In $\Delta ABC$, $\angle AOB = 120^\circ $, $OA = OB = R$, let OC be the perpendicular on AB, such that $AC = BC$.
So, $\angle AOC = 60^\circ $.
It is clear that the displacement of the particle is AB, so we have to find its value, to find this value, consider the $\Delta AOC$,
$\sin 60^\circ = \dfrac{{AC}}{{AO}}$, here, AO is the radius and is equal to \[R = \dfrac{{21}}{{22}}{\text{m}}\].
So,
$
\sin 60^\circ = \dfrac{{AC}}{{\dfrac{{21}}{{22}}}} \\
AC = \dfrac{{21}}{{22}}\left( {\dfrac{{\sqrt 3 }}{2}} \right) \\
AC = \dfrac{{21\sqrt 3 }}{{44}} \\
 $
As, $AC = BC$, so $AC = BC = \dfrac{{21\sqrt 3 }}{{44}}$.
Now,
${\text{Average}}\,{\text{velocity}} = \dfrac{{{\text{Total}}\,{\text{displacement}}}}{{{\text{Total}}\,{\text{Time}}}}$
Total displacement is AB and total time taken is 2s. AB can be written as the sum of AC and BC. So, use these values and substitute in the formula.
$
{\text{Average}}\,{\text{velocity}} = \dfrac{{{\text{AC}} + {\text{BC}}}}{{\text{2}}} \\ {\text{Average}}\,{\text{velocity}} = \dfrac{{\dfrac{{21\sqrt 3 }}{{44}} + \dfrac{{21\sqrt 3 }}{{44}}}}{2} \\
  {\text{Average}}\,{\text{velocity}} = \dfrac{{21\sqrt 3 }}{{44}}\,{\text{m/s}} \\
 $
So, the magnitude of the average velocity in 2s is $\dfrac{{21\sqrt 3 }}{{44}}\,{\text{m/s}}$.

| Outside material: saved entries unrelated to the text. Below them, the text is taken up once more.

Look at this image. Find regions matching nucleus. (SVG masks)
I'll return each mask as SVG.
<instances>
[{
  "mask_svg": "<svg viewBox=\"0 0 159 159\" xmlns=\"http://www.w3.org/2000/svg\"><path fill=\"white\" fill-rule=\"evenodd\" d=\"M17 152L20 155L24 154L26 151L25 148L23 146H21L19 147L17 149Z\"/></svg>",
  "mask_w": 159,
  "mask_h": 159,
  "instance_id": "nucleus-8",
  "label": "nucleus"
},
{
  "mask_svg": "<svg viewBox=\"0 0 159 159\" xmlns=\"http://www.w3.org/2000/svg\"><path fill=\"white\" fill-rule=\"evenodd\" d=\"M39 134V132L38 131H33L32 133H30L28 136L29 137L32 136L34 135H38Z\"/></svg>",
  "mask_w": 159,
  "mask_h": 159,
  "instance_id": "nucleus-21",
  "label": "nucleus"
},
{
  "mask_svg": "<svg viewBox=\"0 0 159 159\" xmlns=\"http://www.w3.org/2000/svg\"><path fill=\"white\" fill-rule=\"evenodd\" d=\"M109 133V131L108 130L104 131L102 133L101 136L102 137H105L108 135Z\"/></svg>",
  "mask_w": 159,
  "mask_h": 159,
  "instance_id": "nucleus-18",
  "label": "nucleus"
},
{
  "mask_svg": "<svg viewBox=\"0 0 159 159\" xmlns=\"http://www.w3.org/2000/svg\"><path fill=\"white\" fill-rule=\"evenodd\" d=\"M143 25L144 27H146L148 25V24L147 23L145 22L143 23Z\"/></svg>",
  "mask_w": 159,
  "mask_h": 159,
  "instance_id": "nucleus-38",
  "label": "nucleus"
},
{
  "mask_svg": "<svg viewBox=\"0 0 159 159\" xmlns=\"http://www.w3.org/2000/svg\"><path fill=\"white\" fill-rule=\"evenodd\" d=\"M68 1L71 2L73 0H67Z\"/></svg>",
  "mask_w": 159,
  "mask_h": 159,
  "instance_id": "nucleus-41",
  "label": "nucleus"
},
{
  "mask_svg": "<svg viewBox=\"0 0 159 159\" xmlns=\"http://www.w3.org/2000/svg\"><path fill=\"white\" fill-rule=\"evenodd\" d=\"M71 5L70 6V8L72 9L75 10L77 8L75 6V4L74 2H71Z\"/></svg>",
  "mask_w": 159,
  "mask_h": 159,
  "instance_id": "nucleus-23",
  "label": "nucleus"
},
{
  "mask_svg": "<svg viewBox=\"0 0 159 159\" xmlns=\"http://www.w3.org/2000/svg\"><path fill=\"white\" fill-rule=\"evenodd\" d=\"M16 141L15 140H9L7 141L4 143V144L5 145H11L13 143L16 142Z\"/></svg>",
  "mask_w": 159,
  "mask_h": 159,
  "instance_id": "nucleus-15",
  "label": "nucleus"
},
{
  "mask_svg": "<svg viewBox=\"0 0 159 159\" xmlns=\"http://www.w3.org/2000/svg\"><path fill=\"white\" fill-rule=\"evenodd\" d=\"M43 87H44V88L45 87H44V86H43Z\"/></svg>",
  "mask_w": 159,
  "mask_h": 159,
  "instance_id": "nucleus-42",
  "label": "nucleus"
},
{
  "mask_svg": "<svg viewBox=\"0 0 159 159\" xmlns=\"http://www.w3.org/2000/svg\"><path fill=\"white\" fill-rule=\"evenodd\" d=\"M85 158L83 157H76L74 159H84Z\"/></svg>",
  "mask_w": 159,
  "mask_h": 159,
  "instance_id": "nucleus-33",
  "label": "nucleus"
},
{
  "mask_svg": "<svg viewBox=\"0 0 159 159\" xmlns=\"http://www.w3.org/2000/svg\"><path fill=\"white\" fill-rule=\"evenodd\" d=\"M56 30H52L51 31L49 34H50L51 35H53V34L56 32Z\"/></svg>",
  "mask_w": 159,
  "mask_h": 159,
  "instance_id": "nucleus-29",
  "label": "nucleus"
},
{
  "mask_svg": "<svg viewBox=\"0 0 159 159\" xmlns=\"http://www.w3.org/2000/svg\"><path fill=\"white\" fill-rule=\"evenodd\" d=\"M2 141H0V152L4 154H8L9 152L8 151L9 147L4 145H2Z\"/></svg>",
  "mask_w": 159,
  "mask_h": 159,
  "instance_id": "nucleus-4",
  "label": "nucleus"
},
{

As, average acceleration is given by,
${a_{av}} = \dfrac{{\left| {\Delta v} \right|}}{t}$, here $\Delta v = {v_f} - {v_i}$, as, the angle between initial velocity and final velocity is $120^\circ $, therefore,
$
{v_f} - {v_i} = \sqrt {{v^2} + {v^2} - 2vv\cos 120^\circ } \\
\Rightarrow {v_f} - {v_i} = \sqrt {2{v^2} - 2{v^2}\left( { - \dfrac{1}{2}} \right)} \\
\Rightarrow {v_f} - {v_i} = \sqrt {2{v^2} + {v^2}} \\
\Rightarrow {v_f} - {v_i} = \sqrt {3{v^2}} \\
\Rightarrow {v_f} - {v_i} = \sqrt 3 v \\
\Rightarrow \Delta v = \sqrt 3 v \\
 $
Now, use this value to find the average acceleration,
${a_{av}} = \dfrac{{\left| {\Delta v} \right|}}{t} = \dfrac{{\sqrt 3 v}}{2}{\text{m/s}}$
So, the average acceleration of the particle will be $\dfrac{{\sqrt 3 v}}{2}{\text{m/s}}$.

Note:This is a question of kinematics, where the particle is moving in a circular path, it is given the particle is having a constant speed of 1m/s and by this we can get the in how much time the particle will complete one revolution. The, formula to calculate ${\text{Average}}\,{\text{velocity}} = \dfrac{{{\text{Total}}\,{\text{displacement}}}}{{{\text{Total}}\,{\text{Time}}}}$ and the average acceleration is given by ${a_{av}} = \dfrac{{\left| {\Delta v} \right|}}{t}$ and $\Delta v = {v_f} - {v_i} = \sqrt {{v^2} + {v^2} - 2vv\cos \theta } $.